7. The method according to claim 6, wherein the inductive promoter is a TET-on system.

8. The method according to any one of claims 1 to 5, wherein the editable cells are stable clones with high expression.

9. A method for producing antibody-producing Chinese hamster ovary (CHO) cells, To produce editable Chinese hamster ovary (CHO) cells using the method according to any one of claims 1 to 5, Introducing a sequence encoding the antibody heavy chain variable region into the cells, A method comprising introducing a sequence encoding an antibody light chain variable region into the cells.

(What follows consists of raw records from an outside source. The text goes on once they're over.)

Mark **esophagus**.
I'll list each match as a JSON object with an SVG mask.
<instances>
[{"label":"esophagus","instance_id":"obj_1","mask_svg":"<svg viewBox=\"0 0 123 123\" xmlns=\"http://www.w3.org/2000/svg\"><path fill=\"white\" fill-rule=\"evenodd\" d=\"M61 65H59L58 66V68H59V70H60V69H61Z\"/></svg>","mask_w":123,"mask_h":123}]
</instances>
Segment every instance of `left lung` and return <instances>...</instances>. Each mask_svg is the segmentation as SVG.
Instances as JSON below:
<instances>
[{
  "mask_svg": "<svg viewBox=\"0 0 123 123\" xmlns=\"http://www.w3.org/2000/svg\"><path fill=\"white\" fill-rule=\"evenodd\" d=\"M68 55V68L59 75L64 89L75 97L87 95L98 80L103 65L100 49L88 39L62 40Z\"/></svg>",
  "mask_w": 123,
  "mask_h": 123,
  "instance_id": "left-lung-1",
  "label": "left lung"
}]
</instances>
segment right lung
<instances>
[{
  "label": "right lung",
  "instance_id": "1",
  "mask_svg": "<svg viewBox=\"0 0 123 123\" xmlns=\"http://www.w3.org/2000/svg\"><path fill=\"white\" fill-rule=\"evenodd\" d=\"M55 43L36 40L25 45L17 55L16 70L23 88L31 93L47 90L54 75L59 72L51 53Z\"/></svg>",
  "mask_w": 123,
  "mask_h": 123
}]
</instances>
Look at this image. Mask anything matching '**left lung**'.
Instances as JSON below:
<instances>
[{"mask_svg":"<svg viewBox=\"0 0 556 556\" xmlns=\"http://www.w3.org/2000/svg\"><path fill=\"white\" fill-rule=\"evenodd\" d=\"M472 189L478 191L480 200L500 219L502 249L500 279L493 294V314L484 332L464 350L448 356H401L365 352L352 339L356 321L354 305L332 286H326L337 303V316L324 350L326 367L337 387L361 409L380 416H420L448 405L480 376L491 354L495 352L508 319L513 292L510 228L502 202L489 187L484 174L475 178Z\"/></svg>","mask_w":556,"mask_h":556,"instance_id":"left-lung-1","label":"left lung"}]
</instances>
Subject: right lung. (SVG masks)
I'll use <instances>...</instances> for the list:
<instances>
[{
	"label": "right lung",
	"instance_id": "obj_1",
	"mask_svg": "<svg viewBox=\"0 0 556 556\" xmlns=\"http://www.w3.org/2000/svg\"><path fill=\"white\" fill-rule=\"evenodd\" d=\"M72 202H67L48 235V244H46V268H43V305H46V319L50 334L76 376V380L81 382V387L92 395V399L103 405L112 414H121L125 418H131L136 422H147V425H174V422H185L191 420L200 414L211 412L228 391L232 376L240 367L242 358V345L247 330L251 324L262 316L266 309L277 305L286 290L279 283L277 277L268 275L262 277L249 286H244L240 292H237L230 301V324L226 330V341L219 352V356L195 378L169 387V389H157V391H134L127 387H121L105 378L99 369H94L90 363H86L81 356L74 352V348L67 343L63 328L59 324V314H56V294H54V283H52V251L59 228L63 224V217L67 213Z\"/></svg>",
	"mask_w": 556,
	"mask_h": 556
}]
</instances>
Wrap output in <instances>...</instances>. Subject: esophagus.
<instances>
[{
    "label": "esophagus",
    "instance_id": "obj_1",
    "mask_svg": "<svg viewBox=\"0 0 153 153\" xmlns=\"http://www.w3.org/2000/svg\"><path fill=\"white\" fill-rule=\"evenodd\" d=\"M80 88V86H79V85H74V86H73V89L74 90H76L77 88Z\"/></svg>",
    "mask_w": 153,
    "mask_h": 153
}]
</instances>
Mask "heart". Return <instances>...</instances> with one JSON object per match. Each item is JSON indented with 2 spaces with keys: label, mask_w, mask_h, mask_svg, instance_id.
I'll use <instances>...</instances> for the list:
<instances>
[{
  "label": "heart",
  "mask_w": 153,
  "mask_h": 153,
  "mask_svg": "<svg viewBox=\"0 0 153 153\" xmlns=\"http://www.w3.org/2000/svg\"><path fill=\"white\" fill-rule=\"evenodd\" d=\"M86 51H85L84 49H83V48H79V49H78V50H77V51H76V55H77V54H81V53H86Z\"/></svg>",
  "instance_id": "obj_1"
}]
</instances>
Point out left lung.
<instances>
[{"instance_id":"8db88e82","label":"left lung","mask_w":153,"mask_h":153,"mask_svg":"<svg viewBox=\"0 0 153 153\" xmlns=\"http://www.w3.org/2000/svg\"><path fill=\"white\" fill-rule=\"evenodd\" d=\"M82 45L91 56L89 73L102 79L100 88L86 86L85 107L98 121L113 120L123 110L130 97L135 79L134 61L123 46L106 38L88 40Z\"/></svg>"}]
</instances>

10. The method according to claim 9, further comprising introducing a fifth guide RNA target sequence and a sixth guide RNA target sequence.

11. a) The fifth guide RNA has the amino acid sequence shown in SEQ ID NO: 39, and the sixth guide RNA has the amino acid sequence shown in SEQ ID NO: 6, or b) The method according to claim 10, wherein the fifth guide RNA has the amino acid sequence shown in SEQ ID NO: 6, and the sixth guide RNA has the amino acid sequence shown in SEQ ID NO:

39.

12. The method according to claim 9, further comprising introducing a first sequence encoding a first selectable marker and a second sequence encoding a second selectable marker.

13. The method of claim 12, further comprising selecting cells that express the antibody using the first and second selectable markers.

14. The method according to claim 9, further comprising expressing the antibody in the cell.